What are the Nathan Hale’s Hazardous Tales?
Written by Nathan Hale, the series Nathan Hale’s Hazardous Tales is about a spy named Nathan Hale who, with the help of some comic book magic, lived through the most important event in American History.
Everything began when Hale is about to be hung. His last words were ‘I regret that I have but one life to give for my country.’ That’s why a gigantic magical ‘Big Huge Book of American History’ appears and swallows Hale. The spy gained knowledge of what is to come for the United States of America. After that, The Provost and the Hangman are intrigued and asked Hale to tell them a story from the history book. Each book in the series covers a specific time, person, and/or event.
Nathan Hale’s Hazardous Tales Books in Order:
- One Dead Spy – One Dead Spy tackles the story of Hale himself, who was an officer and spy for the American rebels during the Revolutionary War. Author Hale highlights the unusual, gruesome, and just plain unbelievable truth of historical Nathan Hale – from his early unlucky days at Yale to his later unlucky days as an officer – and America during the Revolutionary War.
- Big Bad Ironclad! – The history of the amazing ironclad steam warships used in the Civil War. From the ship’s inventor, who had a history of blowing things up and only 100 days to complete his project, to the mischievous William Cushing, who pranked his way through the whole war.
- Donner Dinner Party – The Donner Party expedition is one of the most notorious stories in all of American history. It’s also a fascinating snapshot of the westward expansion of the United States, and the families and individuals who sacrificed so much to build new lives in a largely unknown landscape. From the preparation for the journey to each disastrous leg of the trip.
- Treaties, Trenches, Mud, and Blood – World War I set the tone for the 20th century and introduced a new type of warfare: global, mechanical, and brutal. Nathan Hale has gathered some of the most fascinating true-life tales from the war and given them his inimitable Hazardous Tales twist.

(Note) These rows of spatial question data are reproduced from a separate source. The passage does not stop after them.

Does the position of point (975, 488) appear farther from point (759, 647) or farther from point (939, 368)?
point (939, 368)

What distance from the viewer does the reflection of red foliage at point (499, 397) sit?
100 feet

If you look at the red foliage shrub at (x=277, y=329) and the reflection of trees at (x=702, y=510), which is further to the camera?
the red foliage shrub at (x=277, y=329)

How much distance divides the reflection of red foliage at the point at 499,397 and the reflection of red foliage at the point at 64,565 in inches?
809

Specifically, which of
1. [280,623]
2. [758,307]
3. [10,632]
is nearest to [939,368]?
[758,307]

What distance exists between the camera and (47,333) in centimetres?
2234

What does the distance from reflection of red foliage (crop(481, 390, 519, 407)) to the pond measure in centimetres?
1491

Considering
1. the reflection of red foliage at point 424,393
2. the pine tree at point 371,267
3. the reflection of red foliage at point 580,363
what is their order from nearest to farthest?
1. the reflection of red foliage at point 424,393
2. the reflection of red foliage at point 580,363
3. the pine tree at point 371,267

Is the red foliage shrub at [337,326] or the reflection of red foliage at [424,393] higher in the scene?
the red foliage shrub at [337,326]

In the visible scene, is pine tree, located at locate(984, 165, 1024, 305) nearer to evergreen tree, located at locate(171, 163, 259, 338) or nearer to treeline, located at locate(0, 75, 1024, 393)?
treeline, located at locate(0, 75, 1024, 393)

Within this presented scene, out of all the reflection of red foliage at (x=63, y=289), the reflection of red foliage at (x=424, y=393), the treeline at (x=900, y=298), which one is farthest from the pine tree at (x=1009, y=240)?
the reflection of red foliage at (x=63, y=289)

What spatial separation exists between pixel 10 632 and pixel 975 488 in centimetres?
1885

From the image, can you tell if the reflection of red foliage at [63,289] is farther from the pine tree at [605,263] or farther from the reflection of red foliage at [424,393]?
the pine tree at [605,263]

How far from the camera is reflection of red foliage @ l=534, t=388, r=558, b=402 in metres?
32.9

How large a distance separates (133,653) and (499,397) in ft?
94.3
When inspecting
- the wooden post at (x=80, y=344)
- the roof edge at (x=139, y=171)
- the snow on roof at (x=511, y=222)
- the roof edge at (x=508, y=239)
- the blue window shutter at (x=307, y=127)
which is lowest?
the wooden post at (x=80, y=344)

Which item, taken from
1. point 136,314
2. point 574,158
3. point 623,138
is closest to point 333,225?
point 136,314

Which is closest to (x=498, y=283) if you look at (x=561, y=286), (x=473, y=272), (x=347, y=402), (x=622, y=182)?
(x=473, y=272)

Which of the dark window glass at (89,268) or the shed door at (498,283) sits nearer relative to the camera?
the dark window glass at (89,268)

- The Underground Abductor – Araminta Ross was born a slave in Delaware in the early 19th century. Slavery meant that her family could be ripped apart at any time, and that she could be put to work in dangerous places and for abusive people. But north of the Mason-Dixon line, slavery was illegal. Facing enormous danger, Araminta made it, and once free, she changed her name to Harriet Tubman. Tubman spent the rest of her life helping slaves run away like she did, every time taking her life in her hands.
- Alamo All-Stars – In the early 1800s, Texas was a wild and dangerous land fought over by the Mexican government, Native Americans, and settlers from the United States. Beginning with the expeditions of the so-called ‘Land Pirates,’ through the doomed stand at the Alamo, and ending with the victory over Santa Anna at the Battle of San Jacinto, the entire Texas saga is on display.
- Raid of No Return – On December 7, 1941, the Japanese bombed Pearl Harbor, officially bringing the United States into World War II. A new generation of pilots were recruited to fly bombing missions for the United States, and from that group, volunteers were requested for a dangerous secret assignment. For the first time in American history, Army bombers would be launched from an aircraft carrier. Once at sea, they were told their mission was a retaliation strike against targets in Tokyo. But on the day of the raid, a Japanese patrol boat spotted them and they had to launch early, with barely enough fuel to get them past their target.
- Lafayette! – Gilbert du Motier became the Marquis de Lafayette at a young age, but he was not satisfied with the comforts of French nobility—he wanted adventure! A captain at eighteen and a major general by nineteen, he was eager to prove himself in battle. When he heard about the Revolution going on in America, he went overseas and fought alongside Alexander Hamilton and George Washington for America’s independence.